Document images with source code:
++++

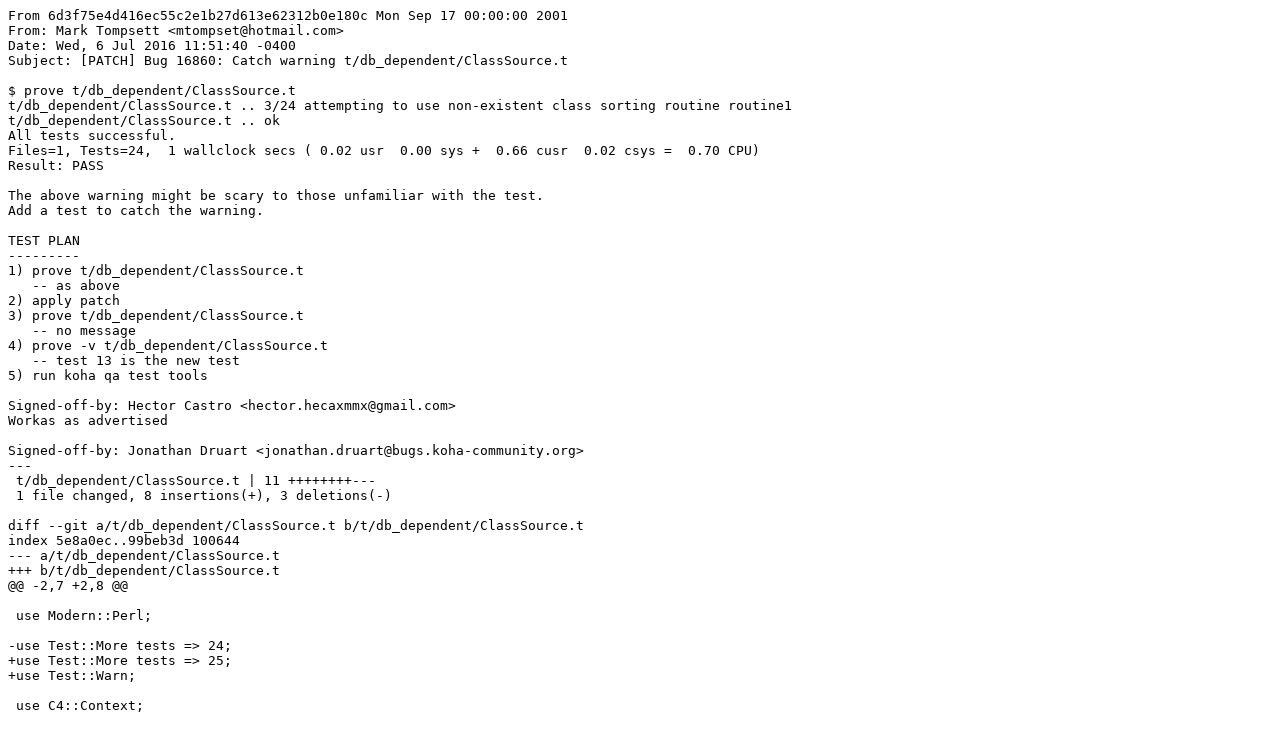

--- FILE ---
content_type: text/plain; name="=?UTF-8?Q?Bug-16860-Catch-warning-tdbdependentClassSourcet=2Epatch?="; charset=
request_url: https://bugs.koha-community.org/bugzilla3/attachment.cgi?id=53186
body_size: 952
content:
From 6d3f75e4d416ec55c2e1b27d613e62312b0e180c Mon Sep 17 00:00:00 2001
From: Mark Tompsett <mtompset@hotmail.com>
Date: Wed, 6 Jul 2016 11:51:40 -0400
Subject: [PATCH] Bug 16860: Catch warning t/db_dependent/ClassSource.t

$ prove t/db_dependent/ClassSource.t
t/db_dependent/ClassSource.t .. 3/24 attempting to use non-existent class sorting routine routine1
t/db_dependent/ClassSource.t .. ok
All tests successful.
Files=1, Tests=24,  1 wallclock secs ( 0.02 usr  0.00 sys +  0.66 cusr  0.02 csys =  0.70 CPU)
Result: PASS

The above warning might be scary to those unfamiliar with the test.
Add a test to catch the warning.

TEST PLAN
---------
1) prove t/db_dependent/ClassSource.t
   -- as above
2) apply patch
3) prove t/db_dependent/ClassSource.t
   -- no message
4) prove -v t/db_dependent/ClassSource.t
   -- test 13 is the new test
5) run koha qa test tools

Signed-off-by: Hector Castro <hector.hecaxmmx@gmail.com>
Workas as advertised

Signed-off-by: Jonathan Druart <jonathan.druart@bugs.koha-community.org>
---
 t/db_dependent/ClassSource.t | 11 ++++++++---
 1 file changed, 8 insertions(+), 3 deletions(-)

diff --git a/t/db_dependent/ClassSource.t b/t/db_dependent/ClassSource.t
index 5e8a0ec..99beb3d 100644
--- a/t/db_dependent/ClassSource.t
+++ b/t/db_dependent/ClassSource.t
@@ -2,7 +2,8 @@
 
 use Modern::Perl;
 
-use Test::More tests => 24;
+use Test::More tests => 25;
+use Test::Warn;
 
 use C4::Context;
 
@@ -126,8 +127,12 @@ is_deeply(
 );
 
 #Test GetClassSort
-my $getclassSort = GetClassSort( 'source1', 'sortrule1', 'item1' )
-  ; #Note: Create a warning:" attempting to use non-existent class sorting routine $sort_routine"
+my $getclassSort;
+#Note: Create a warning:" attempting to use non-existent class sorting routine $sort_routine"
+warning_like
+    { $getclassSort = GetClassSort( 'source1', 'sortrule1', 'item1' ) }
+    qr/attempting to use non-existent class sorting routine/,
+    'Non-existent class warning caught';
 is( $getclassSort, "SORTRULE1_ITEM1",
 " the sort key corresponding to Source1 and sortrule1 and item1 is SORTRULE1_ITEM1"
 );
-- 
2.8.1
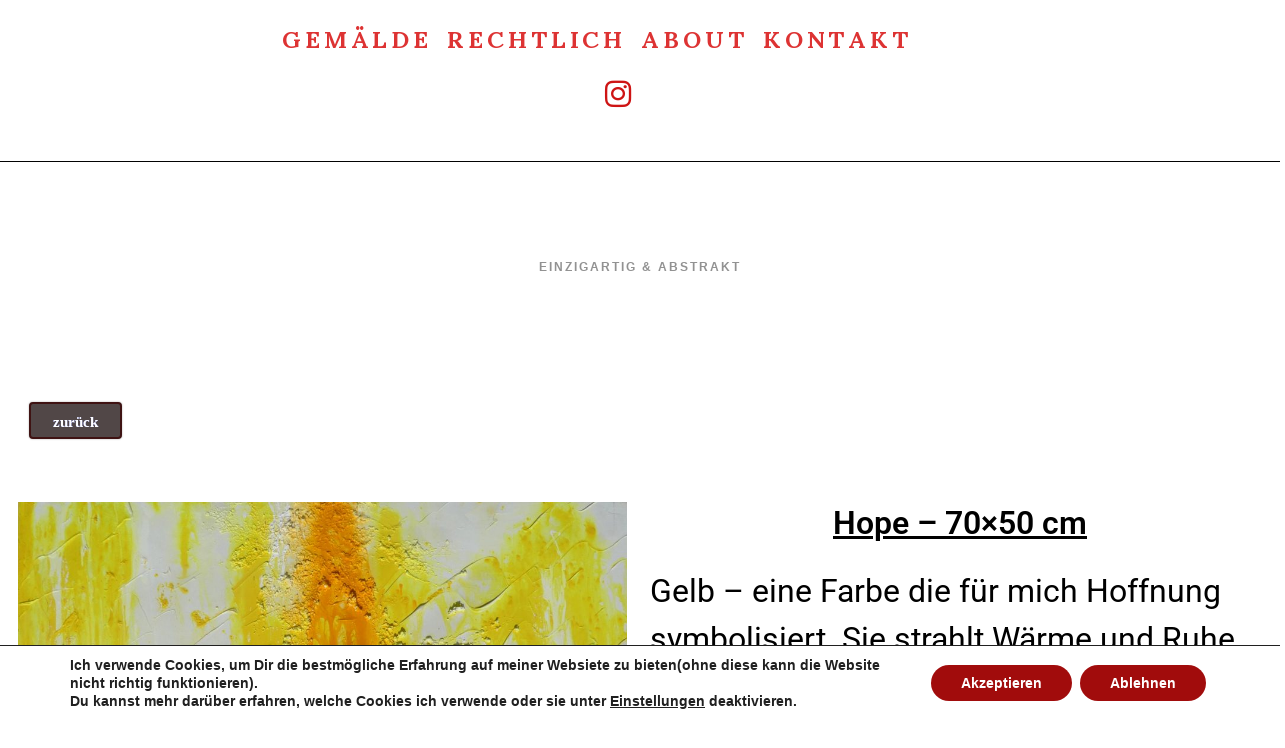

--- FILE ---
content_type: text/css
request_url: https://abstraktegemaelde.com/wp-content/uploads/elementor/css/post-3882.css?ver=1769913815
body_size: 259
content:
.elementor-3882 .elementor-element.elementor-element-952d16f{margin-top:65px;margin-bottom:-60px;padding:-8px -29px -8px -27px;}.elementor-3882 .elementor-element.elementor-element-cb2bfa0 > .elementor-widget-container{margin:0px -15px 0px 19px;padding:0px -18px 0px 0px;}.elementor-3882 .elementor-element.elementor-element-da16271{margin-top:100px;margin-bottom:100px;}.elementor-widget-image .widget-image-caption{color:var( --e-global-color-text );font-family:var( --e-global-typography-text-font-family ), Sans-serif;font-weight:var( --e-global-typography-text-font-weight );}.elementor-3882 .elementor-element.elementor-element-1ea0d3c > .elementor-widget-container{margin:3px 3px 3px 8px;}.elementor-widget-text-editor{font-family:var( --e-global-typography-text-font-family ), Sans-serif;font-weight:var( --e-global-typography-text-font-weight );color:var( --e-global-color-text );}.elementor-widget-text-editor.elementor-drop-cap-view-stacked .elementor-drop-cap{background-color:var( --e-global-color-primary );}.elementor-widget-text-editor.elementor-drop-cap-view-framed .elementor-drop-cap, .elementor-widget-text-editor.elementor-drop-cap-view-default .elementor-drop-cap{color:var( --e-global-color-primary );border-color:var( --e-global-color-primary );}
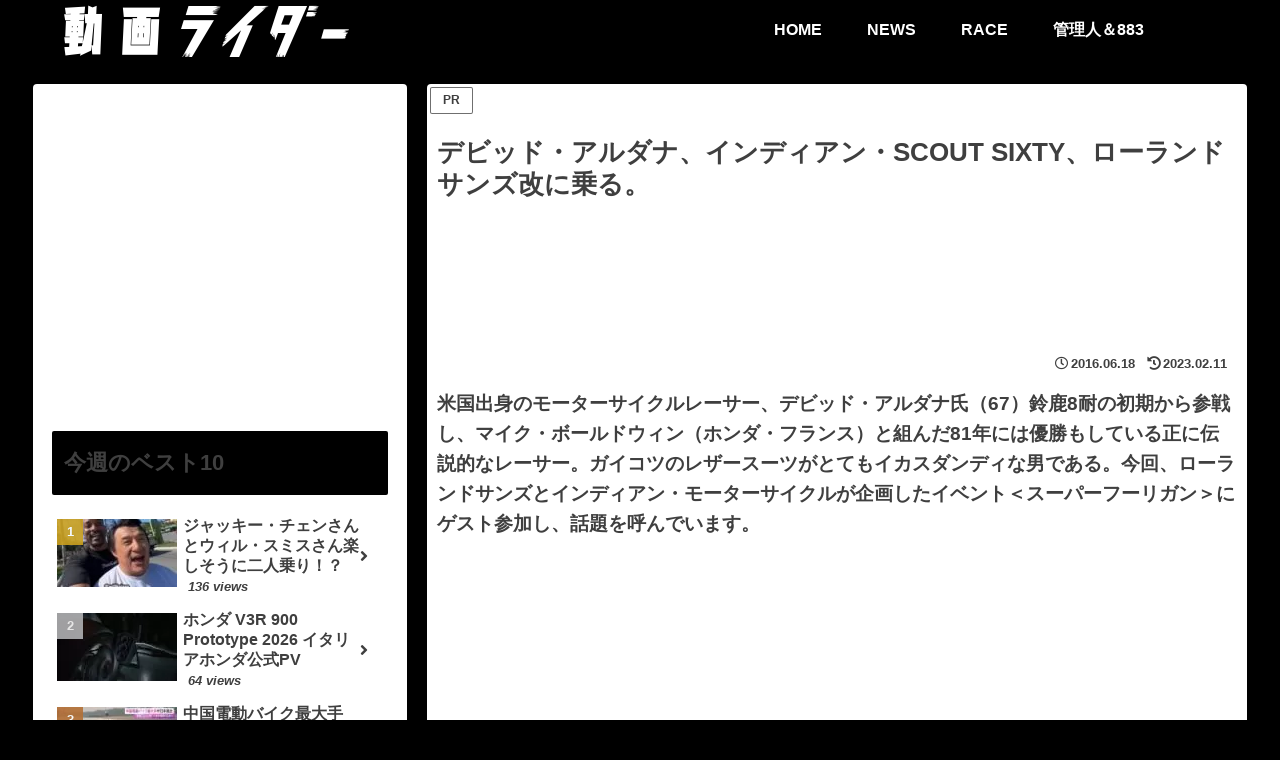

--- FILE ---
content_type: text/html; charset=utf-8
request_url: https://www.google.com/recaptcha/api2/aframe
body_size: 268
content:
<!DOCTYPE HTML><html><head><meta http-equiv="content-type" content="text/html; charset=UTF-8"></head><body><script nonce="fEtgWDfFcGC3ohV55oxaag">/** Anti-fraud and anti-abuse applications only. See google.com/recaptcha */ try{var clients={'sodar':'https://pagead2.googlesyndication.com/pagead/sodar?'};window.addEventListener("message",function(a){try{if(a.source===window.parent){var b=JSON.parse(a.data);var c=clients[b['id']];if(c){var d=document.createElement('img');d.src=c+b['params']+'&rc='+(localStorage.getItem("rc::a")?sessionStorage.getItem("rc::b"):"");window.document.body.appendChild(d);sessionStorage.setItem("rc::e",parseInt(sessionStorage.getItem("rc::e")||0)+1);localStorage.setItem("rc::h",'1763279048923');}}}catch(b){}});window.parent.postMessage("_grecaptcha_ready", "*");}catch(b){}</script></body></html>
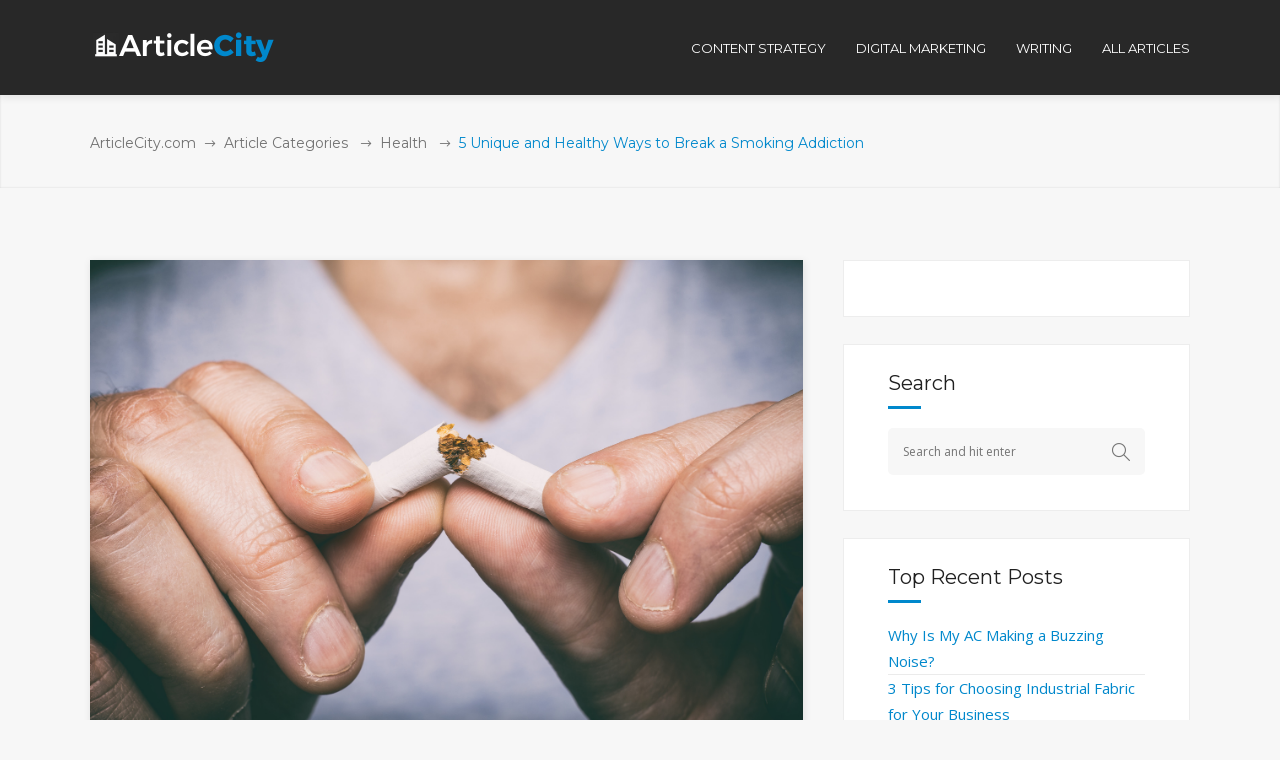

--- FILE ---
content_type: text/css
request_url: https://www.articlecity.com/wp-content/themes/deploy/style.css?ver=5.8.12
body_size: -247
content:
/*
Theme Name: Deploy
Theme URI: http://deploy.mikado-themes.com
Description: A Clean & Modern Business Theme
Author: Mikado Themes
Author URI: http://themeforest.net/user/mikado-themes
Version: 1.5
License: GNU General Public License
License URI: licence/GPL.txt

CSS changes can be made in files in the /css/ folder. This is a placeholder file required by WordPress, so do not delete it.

++++

What is required: Transcribe each record exactly as it appears, but omit every picture.

Exercise solution:
--- FILE ---
content_type: text/plain; name="=?UTF-8?Q?Bug-16860-Catch-warning-tdbdependentClassSourcet=2Epatch?="; charset=
request_url: https://bugs.koha-community.org/bugzilla3/attachment.cgi?id=53186
body_size: 952
content:
From 6d3f75e4d416ec55c2e1b27d613e62312b0e180c Mon Sep 17 00:00:00 2001
From: Mark Tompsett <mtompset@hotmail.com>
Date: Wed, 6 Jul 2016 11:51:40 -0400
Subject: [PATCH] Bug 16860: Catch warning t/db_dependent/ClassSource.t

$ prove t/db_dependent/ClassSource.t
t/db_dependent/ClassSource.t .. 3/24 attempting to use non-existent class sorting routine routine1
t/db_dependent/ClassSource.t .. ok
All tests successful.
Files=1, Tests=24,  1 wallclock secs ( 0.02 usr  0.00 sys +  0.66 cusr  0.02 csys =  0.70 CPU)
Result: PASS

The above warning might be scary to those unfamiliar with the test.
Add a test to catch the warning.

TEST PLAN
---------
1) prove t/db_dependent/ClassSource.t
   -- as above
2) apply patch
3) prove t/db_dependent/ClassSource.t
   -- no message
4) prove -v t/db_dependent/ClassSource.t
   -- test 13 is the new test
5) run koha qa test tools

Signed-off-by: Hector Castro <hector.hecaxmmx@gmail.com>
Workas as advertised

Signed-off-by: Jonathan Druart <jonathan.druart@bugs.koha-community.org>
---
 t/db_dependent/ClassSource.t | 11 ++++++++---
 1 file changed, 8 insertions(+), 3 deletions(-)

diff --git a/t/db_dependent/ClassSource.t b/t/db_dependent/ClassSource.t
index 5e8a0ec..99beb3d 100644
--- a/t/db_dependent/ClassSource.t
+++ b/t/db_dependent/ClassSource.t
@@ -2,7 +2,8 @@
 
 use Modern::Perl;
 
-use Test::More tests => 24;
+use Test::More tests => 25;
+use Test::Warn;
 
 use C4::Context;
 
@@ -126,8 +127,12 @@ is_deeply(
 );
 
 #Test GetClassSort
-my $getclassSort = GetClassSort( 'source1', 'sortrule1', 'item1' )
-  ; #Note: Create a warning:" attempting to use non-existent class sorting routine $sort_routine"
+my $getclassSort;
+#Note: Create a warning:" attempting to use non-existent class sorting routine $sort_routine"
+warning_like
+    { $getclassSort = GetClassSort( 'source1', 'sortrule1', 'item1' ) }
+    qr/attempting to use non-existent class sorting routine/,
+    'Non-existent class warning caught';
 is( $getclassSort, "SORTRULE1_ITEM1",
 " the sort key corresponding to Source1 and sortrule1 and item1 is SORTRULE1_ITEM1"
 );
-- 
2.8.1

--- FILE ---
content_type: text/css
request_url: https://abstraktegemaelde.com/wp-content/uploads/elementor/css/post-3882.css?ver=1769913815
body_size: 259
content:
.elementor-3882 .elementor-element.elementor-element-952d16f{margin-top:65px;margin-bottom:-60px;padding:-8px -29px -8px -27px;}.elementor-3882 .elementor-element.elementor-element-cb2bfa0 > .elementor-widget-container{margin:0px -15px 0px 19px;padding:0px -18px 0px 0px;}.elementor-3882 .elementor-element.elementor-element-da16271{margin-top:100px;margin-bottom:100px;}.elementor-widget-image .widget-image-caption{color:var( --e-global-color-text );font-family:var( --e-global-typography-text-font-family ), Sans-serif;font-weight:var( --e-global-typography-text-font-weight );}.elementor-3882 .elementor-element.elementor-element-1ea0d3c > .elementor-widget-container{margin:3px 3px 3px 8px;}.elementor-widget-text-editor{font-family:var( --e-global-typography-text-font-family ), Sans-serif;font-weight:var( --e-global-typography-text-font-weight );color:var( --e-global-color-text );}.elementor-widget-text-editor.elementor-drop-cap-view-stacked .elementor-drop-cap{background-color:var( --e-global-color-primary );}.elementor-widget-text-editor.elementor-drop-cap-view-framed .elementor-drop-cap, .elementor-widget-text-editor.elementor-drop-cap-view-default .elementor-drop-cap{color:var( --e-global-color-primary );border-color:var( --e-global-color-primary );}

--- FILE ---
content_type: text/html; charset=utf-8
request_url: https://www.google.com/recaptcha/api2/aframe
body_size: 268
content:
<!DOCTYPE HTML><html><head><meta http-equiv="content-type" content="text/html; charset=UTF-8"></head><body><script nonce="fEtgWDfFcGC3ohV55oxaag">/** Anti-fraud and anti-abuse applications only. See google.com/recaptcha */ try{var clients={'sodar':'https://pagead2.googlesyndication.com/pagead/sodar?'};window.addEventListener("message",function(a){try{if(a.source===window.parent){var b=JSON.parse(a.data);var c=clients[b['id']];if(c){var d=document.createElement('img');d.src=c+b['params']+'&rc='+(localStorage.getItem("rc::a")?sessionStorage.getItem("rc::b"):"");window.document.body.appendChild(d);sessionStorage.setItem("rc::e",parseInt(sessionStorage.getItem("rc::e")||0)+1);localStorage.setItem("rc::h",'1763279048923');}}}catch(b){}});window.parent.postMessage("_grecaptcha_ready", "*");}catch(b){}</script></body></html>

--- FILE ---
content_type: text/css
request_url: https://www.articlecity.com/wp-content/themes/deploy/style.css?ver=5.8.12
body_size: -247
content:
/*
Theme Name: Deploy
Theme URI: http://deploy.mikado-themes.com
Description: A Clean & Modern Business Theme
Author: Mikado Themes
Author URI: http://themeforest.net/user/mikado-themes
Version: 1.5
License: GNU General Public License
License URI: licence/GPL.txt

CSS changes can be made in files in the /css/ folder. This is a placeholder file required by WordPress, so do not delete it.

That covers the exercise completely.